Mayor Naheed Nenshi Visits Slow Food at the Calgary Folk Fest. July 2011
By Kris Vester
Think of Calgary and many things spring to mind: the Calgary Stampede, the energy industry and the heart of the Conservative political movement, amongst others. But Calgary is also home to one of the largest and most active Slow Food convivia in Canada.
Slow Food Calgary has been busy promoting good, clean and fair food in southern Alberta for more than 12 years and 2011 was one of the busiest and most satisfying yet. Under the guidance of a small team of committed and passionate volunteers who together form our Steering Committee, Slow Food Calgary was responsible for organizing several events, including Slow Resolutions, a Kitchen Party at Infuse/Forage, Roots and Shoots at The River Cafe, Dinner and Dialogue (with the support of the Culinary Arts Program at SAIT, the Southern Alberta Institute of Technology), Local 101: Ingredients for a Sustainable Culture, Feast of Fields at Rouge restaurant and, in collaboration with Hillhurst Sunnyside Community Association, a large Terra Madre Day Potluck, which raised funds for the Calgary Food Bank.
Local fare from Feast of Fields
In addition, we participated in many other events organized by other community groups in an outreach capacity, seeking to inform and educate the public on important food issues by being a presence at Calgary Seedy Saturday, Slow Money at the Calgary Public Library, TEDxYYC, Bow River Flow, Pecha Kucha Night Calgary, the Culinary Agro Literacy Forum hosted by SAIT’s Culinary Arts program and a ‘Vital Conversations: Food’ event hosted by The Calgary Foundation.
The farmer and the chef at Feast of Fields
In two extraordinary cases, we managed to combine our capacity to educate and inform with our capacity to bring delicious local food to the table. In the first of these, we partnered with best-selling local author Hugo Bonjean to launch his latest book, A Peoples’ Power. Supported by local producers, Slow Food Calgary volunteers prepared and served breakfast at a downtown homeless shelter called the Mustard Seed. The other of these events was much more involved, as it saw Slow Food Calgary bringing together local producers, restaurants and volunteers to allow us to act as both a food vendor, serving good, clean and fair local food to thousands of festival attendees, and as a food system educator, offering information and insight into the food system to the thousands who stopped by our tent for all four days of the Calgary Folk Music Festival.

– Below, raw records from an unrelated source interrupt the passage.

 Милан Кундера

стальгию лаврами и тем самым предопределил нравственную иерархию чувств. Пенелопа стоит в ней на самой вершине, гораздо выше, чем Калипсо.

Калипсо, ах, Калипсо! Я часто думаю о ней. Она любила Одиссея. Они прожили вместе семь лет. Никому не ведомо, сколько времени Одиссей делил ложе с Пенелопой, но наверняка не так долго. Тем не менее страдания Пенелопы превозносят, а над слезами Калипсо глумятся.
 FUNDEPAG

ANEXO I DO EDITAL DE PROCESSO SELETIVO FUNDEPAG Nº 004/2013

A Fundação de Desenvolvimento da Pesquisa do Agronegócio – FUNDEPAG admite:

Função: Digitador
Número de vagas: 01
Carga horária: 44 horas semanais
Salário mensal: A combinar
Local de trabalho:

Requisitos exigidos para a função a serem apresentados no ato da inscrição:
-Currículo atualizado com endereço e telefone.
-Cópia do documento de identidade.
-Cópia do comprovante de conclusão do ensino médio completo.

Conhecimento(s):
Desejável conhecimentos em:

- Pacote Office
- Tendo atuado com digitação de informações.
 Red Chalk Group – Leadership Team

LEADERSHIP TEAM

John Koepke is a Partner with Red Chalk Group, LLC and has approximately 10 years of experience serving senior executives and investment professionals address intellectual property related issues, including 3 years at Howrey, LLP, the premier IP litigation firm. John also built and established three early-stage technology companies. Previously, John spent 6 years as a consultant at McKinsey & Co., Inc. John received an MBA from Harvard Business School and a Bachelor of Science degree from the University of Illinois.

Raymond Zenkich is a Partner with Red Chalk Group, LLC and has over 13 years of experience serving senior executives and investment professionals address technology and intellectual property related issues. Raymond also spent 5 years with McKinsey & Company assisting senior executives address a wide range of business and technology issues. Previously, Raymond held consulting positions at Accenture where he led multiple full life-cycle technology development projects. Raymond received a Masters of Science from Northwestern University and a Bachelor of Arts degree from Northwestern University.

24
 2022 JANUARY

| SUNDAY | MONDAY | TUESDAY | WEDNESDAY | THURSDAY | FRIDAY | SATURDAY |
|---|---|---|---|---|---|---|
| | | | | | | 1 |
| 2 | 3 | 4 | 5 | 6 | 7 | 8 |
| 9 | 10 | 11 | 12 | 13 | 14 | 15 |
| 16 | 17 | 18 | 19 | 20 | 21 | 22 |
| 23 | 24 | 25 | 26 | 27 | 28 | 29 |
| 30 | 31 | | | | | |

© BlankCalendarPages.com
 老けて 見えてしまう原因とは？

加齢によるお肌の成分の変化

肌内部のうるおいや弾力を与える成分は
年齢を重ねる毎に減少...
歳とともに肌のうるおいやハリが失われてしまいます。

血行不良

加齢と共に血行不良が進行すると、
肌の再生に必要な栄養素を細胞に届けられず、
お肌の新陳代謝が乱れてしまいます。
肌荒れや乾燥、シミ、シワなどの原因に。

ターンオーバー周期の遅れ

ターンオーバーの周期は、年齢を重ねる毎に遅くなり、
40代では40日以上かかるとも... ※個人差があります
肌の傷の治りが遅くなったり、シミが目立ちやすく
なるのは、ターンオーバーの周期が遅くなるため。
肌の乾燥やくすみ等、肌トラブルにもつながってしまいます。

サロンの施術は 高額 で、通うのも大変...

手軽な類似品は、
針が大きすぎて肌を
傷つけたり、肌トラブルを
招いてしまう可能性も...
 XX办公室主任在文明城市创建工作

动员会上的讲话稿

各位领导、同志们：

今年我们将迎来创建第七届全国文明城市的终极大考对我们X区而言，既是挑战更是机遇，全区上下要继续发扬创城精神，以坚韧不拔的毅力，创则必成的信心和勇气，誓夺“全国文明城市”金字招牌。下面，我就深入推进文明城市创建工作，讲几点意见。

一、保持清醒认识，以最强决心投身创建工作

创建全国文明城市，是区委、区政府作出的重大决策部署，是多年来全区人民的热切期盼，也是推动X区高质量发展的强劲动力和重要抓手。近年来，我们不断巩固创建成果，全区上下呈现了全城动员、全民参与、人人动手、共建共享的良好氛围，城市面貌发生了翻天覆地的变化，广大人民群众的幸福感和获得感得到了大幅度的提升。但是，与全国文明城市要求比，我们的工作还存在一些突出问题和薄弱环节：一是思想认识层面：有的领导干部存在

We finished off 2011 with a facilitated strategic planning session wherein we reassessed our goals, processes and approaches. A renewed and refined mandate, which came of this session, sums up where Slow Food Calgary is going to continue to focus its efforts:
- Making local connections between consumers, chefs, producers and processors of good, clean, fair food.
- Building public awareness of agricultural systems and promoting the concepts of equality and responsibility in our food system.
2012 is going to be a very interesting and exciting year for Slow Food Calgary. We began the year by receiving confirmation of registration as a not for profit Society from Alberta’s Corporate Registries. It was our desire to form mutually beneficial relationships with many other community organizations in order to advance our goals and a need for greater funding in the form of grants and sponsorships that convinced us that registration as a society was the wisest course of action. We are now embarking on a process of finding partners and formalizing existing relationships, which will, amongst other initiatives, hopefully see us developing an educational curriculum which will be dynamic and flexible enough to be effective with any and all age groups, from the very young to the fully grown. We will also be publishing the 3rd edition of The Alberta Snail Trail, the guide to producers of good, clean and fair food in Alberta. Scheduled to be released in conjunction with Feast of Fields, we are also hoping to have an electronic version of The Snail Trail available at that time for use on electronic devices, mobile and otherwise.
Calgary has been named the Cultural Capital of Canada for 2012 and Slow Food Calgary is hoping to play a role in giving this celebration of local culture a more authentically local and good, clean and fair approach to the food, which will be on offer at some of the events planned for this year.
We are looking forward to the events and initiatives we will be involved in this year and hope that some of you might even consider traveling to Calgary to experience what we have on offer. We guarantee that you will be impressed with the depth and breadth of the food communities in the Calgary bio-region.
The twelfth annual Feast of Fields will be taking place in September. We hope to see some of you here in Calgary in 2012!